Tip 2: Don't Switch 57 for 25

You should never confuse modifier 57 with modifier 25 (Significant, separately identifiable evaluation and management service by the same physician or other qualified health care professional on the same day of the procedure or other service).

As previously mentioned, you should append modifier 57 only when the surgery is major, which means it has a 90-day global surgery period.

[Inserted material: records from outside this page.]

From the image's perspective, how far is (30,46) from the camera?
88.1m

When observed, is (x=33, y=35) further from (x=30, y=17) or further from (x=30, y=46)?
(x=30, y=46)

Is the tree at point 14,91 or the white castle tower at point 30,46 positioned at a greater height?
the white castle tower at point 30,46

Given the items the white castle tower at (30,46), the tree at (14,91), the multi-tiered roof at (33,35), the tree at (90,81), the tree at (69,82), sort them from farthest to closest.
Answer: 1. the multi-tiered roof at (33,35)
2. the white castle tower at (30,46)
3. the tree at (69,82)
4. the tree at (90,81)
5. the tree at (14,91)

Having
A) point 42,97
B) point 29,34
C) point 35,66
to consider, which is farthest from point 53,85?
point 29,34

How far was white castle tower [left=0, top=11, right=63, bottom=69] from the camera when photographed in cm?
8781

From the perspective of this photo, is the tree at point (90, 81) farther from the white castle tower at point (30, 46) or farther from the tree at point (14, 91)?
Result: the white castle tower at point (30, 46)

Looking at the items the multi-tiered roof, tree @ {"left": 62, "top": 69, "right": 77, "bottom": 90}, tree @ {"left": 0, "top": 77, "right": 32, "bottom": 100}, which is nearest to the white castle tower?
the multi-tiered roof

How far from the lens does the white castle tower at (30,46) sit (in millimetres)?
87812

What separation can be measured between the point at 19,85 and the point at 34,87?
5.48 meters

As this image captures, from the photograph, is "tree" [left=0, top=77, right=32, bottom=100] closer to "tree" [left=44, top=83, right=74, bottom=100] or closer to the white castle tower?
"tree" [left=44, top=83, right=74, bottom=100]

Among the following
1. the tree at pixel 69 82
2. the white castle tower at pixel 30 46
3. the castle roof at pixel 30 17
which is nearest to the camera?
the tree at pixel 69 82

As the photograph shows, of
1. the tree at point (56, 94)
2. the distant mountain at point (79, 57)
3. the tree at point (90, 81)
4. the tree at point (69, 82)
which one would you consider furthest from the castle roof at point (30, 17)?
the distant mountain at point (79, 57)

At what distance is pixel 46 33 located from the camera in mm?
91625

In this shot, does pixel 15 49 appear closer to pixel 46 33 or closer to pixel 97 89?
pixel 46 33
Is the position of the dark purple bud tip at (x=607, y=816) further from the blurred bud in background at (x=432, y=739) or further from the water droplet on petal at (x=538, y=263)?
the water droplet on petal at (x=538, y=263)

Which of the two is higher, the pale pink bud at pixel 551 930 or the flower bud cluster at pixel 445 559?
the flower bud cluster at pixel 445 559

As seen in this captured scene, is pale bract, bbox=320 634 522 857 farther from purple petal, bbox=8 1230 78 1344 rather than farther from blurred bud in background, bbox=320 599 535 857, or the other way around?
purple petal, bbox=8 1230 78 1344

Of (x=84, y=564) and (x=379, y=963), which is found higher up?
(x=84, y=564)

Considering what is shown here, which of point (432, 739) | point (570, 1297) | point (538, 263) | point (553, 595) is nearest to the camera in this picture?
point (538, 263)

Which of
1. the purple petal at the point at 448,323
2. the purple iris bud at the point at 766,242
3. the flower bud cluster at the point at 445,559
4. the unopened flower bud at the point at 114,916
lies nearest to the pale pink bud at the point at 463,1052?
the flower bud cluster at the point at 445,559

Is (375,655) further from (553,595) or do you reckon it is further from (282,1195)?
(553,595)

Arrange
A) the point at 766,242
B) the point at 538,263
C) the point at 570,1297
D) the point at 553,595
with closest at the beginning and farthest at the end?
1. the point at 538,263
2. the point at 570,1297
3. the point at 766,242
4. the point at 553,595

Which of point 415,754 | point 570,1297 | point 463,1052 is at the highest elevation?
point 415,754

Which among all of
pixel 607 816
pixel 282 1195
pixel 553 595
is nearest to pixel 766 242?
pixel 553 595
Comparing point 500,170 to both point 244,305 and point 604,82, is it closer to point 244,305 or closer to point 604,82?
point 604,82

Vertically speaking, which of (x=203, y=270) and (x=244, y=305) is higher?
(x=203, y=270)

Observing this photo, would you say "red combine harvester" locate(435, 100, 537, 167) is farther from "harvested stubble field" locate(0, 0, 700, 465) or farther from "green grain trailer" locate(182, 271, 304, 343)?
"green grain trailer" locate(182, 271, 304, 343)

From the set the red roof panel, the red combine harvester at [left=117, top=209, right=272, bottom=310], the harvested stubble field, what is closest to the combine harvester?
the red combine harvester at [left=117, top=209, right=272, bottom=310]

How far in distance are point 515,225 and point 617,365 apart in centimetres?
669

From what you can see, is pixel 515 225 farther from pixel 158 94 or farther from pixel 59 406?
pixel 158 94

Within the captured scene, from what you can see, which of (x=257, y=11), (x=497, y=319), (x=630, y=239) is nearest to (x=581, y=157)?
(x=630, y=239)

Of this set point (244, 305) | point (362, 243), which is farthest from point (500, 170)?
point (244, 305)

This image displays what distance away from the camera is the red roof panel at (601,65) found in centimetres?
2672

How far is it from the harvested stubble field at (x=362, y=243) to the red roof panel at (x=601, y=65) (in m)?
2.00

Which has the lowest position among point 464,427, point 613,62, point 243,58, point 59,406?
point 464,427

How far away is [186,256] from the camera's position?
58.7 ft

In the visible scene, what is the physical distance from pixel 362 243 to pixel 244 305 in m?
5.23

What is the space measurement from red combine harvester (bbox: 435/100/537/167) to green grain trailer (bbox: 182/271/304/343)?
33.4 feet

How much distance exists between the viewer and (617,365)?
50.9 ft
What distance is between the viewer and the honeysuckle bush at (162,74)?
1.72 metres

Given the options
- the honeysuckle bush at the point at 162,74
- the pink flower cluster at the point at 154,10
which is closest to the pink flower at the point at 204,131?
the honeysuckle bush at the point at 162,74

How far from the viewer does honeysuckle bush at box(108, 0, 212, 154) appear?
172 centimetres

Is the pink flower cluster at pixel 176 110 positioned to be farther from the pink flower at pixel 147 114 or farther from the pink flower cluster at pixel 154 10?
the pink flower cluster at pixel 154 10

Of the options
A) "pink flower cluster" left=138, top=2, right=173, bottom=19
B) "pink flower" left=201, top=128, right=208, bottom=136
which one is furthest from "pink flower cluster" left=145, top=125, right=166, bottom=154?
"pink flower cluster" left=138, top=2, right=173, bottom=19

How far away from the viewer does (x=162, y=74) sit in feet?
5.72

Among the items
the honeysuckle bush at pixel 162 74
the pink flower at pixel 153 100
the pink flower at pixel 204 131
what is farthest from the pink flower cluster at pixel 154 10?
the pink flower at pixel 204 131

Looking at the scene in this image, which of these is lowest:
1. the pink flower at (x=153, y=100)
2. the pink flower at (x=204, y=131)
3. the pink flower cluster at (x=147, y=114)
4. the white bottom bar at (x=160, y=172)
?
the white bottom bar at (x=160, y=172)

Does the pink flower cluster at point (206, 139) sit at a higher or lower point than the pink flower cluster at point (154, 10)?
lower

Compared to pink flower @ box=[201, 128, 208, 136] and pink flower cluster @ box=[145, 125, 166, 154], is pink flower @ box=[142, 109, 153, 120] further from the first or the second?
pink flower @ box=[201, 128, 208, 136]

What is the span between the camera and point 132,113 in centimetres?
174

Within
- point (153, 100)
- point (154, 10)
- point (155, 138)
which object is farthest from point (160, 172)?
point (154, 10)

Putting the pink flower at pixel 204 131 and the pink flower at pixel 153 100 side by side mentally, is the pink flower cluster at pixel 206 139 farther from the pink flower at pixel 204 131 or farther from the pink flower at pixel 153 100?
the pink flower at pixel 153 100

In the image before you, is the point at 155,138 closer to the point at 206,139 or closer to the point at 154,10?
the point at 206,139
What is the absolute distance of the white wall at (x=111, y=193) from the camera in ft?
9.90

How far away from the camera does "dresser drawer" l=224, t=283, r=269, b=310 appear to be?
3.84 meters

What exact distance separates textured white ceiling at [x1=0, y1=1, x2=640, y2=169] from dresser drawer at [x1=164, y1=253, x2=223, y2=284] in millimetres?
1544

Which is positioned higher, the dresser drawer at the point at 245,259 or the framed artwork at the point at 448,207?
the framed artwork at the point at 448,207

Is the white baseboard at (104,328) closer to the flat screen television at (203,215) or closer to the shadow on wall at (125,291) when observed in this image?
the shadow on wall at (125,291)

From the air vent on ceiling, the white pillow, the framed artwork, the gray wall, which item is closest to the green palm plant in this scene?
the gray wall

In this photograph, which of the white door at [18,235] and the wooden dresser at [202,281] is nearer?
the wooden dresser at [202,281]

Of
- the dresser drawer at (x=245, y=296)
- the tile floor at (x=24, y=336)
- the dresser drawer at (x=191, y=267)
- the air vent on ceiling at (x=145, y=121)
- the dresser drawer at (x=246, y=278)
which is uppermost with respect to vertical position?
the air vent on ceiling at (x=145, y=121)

"If the patient is having major surgery, which is a surgery that has a 90-day global surgical period, and the physician performs an E/M on the day before or day of the surgery, then use modifier 57," says Catherine Brink, BS, CMM, CPC, president of Healthcare Resource Management in Spring Lake, New Jersey.

Modifier 25 comes into play when you are faced with the same circumstances with a minor procedure (zero or 10-day global period) performed on the same day.

Tip: Suzan Hauptman, CPC, CEMC, CEDC, AAPC Fellow, senior principal of Ace Med Group in Pittsburgh, PA, gives a helpful way to remembering this code by knowing it is a larger number than the modifier 25, thus it is used for major procedures as opposed to minor ones.

"A/B MACs (B) may not pay for an evaluation and management service billed with the CPT®  modifier 57 if it was provided on the day of or the day before a procedure with a 0 or 10-day global surgical period," according to the Medicare Claims Processing Manual 30.6.6.

Brink reiterates that if the patient has a minor surgical procedure, which carries a l0-day global surgical period, you should not use modifier 57 when the physician performs an E/M on day of the minor procedure.

Tip 3: Always End With a Decision for Surgery

The CPT® manual specifically states you should use modifier 57 when an E/M service results in the initial decision to perform the surgery.

Important: The E/M service must occur on the same day of or the day before the surgical procedure.

Using modifier 57 lets the provider receive credit for the additional work required to make the decision to do major surgery on the day of or day before that surgery, Witt says.

Caution: You should never report modifier 57 for an E/M service the day of or day before a preplanned or scheduled major (90-day) surgical procedure.

"If the decision to do surgery is made before this time period, no modifier 57 is reported for the E/M service as all major procedures include preoperative clearance the day of or the day before surgery," Witt says.

Tip 4: Follow Examples for Confident Coding

For a better understanding of when modifier 57 can be appropriate, consider these real-world examples from urology practices.

Example 1: The urologist saw a patient in the hospital in consultation, and decided that he needed to perform a cystoscopy (52000, Cystourethroscopy [separate procedure]) on the same date as the consultation. Code 52000 carries no global days, so you would modify the visit with 25. The coding could change, however, if the urologist decided that he needed to perform a TURP (52601, Transurethral electrosurgical resection of prostate, including control of postoperative bleeding, complete [vasectomy, meatotomy, cystourethroscopy, urethral calibration and/or dilation, and internal urethrotomy are included]). This procedure has a 90-day global period. If the TURP is performed that same day or the following day, you would modify the visit with modifier 57 to ensure payment of the E/M service on the same day.

Example 2: During a new patient examination for flank pain and fever, a urologist discovers that the patient has a renal abscess and decides to drain the abscess on the next day. Code 99203 (Office or other outpatient visit for the evaluation and management of a new patient...) with modifier 57 for the new patient visit and the decision for surgery on day one and 50020 (Drainage of perirenal or renal abscess, open) for the drainage the next day.